▶ [Provided text]:
Governments, by one definition, are there to manage problems of co-ordination and externalities.

This is the capitalist, liberal, democratic mode.

But is it sufficient? I'm an instinctive social democrat - I don't like the trade-offs in freedom you get with communism - of the loss of 'spending on your balls what you earn by your pen' to quote byron, but 2008 has to tell us it's not at all clear that social democracy is capable of balancing the interests of the wealth and capital owning classes with those of the wage earning classes (which btw goes v high up the salary scale - as modern marxists like Erik Olin Wright have said, this very much includes middle classes.

none of this is helping this thread i know. and i hope a load of people come along and demolish my pub handwaving here.

Fizzles, Tuesday, 25 October 2022 20:26 (one year ago) link

reconsider communism

your original display name is still visible (Left), Tuesday, 25 October 2022 20:33 (one year ago) link

my basic mode is that all people deserve good quality of four things
housing
transport and other communications generally (ie including broadband)
healthcare
education

and work or sufficient welfare to lead civilised within whatever definition you like of civilised there.

i think countries are sufficiently wealthy to achieve that, so my preference is socialism over communism. but i think speculative capitalism has a place as long as the risk is borne by the risk takers.

Fizzles, Tuesday, 25 October 2022 20:41 (one year ago) link

n my examples of the 'exciting and speculative wonders of capitalism' the risk and the reward is borne by the same group of people.

Maybe I missed something, but what about all the sailors who died on those boats? I'm also wondering where transatlantic slavery and settler colonialism fit in to these stories.

rob, Tuesday, 25 October 2022 20:43 (one year ago) link

sorry, this is a really unhelpful tangent, and it *really* wouldnt be helpful to go down a “preferences of economic distribution” route. but i am fascinated by capitalism as a mode of human being, and don’t think it’s easy or even desirable to prohibit, though the extent to which it should be regulated or canalised is definitely an urgent question.

Fizzles, Tuesday, 25 October 2022 20:44 (one year ago) link

transatlantic slavery, colonialism and sailors drowning are ofc all part of it - essentially they are again externalities, where other people bore the risk of indivual’s reward. that sounds morally dry. i’m not defending it. but i’m not sure what process or desirable form of regulation could have prevented it prior to democratic or popular institutions. and even then, there is no sign that democratic or popular institutions on the national level desire to prevent it.

im speaking in purely economic terms. morally many of the consequences are foul. the desire to trade over borders is not inherently evil tho.

Fizzles, Tuesday, 25 October 2022 20:49 (one year ago) link

god i’m posting waaaay beyond courtesy or utility here, apologies. i dislike corporatism and financialisation, public private partnerships and other forms of “high finance knowledge at the expense of everyday living” intensely. but the history and value of the market remains interesting.

▶ [Instructions to follow]:
Please reproduce word for word the passage of the thread on capitalism above, from "and work or" up to and including "group of people.".

▶ [Supplied information]:

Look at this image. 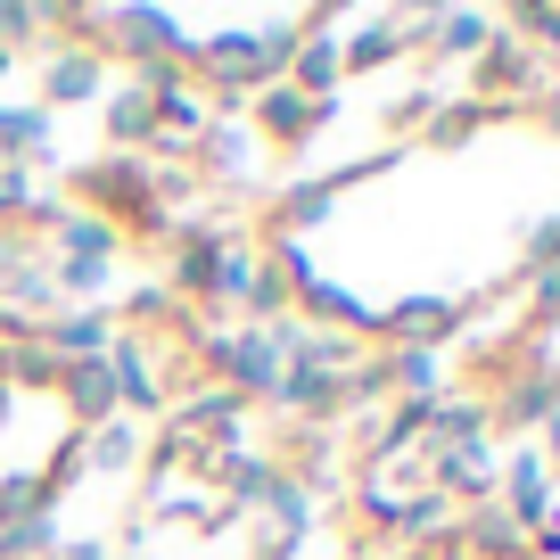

▶ [Answer to the task]:
and work or sufficient welfare to lead civilised within whatever definition you like of civilised there.

i think countries are sufficiently wealthy to achieve that, so my preference is socialism over communism. but i think speculative capitalism has a place as long as the risk is borne by the risk takers.

Fizzles, Tuesday, 25 October 2022 20:41 (one year ago) link

n my examples of the 'exciting and speculative wonders of capitalism' the risk and the reward is borne by the same group of people.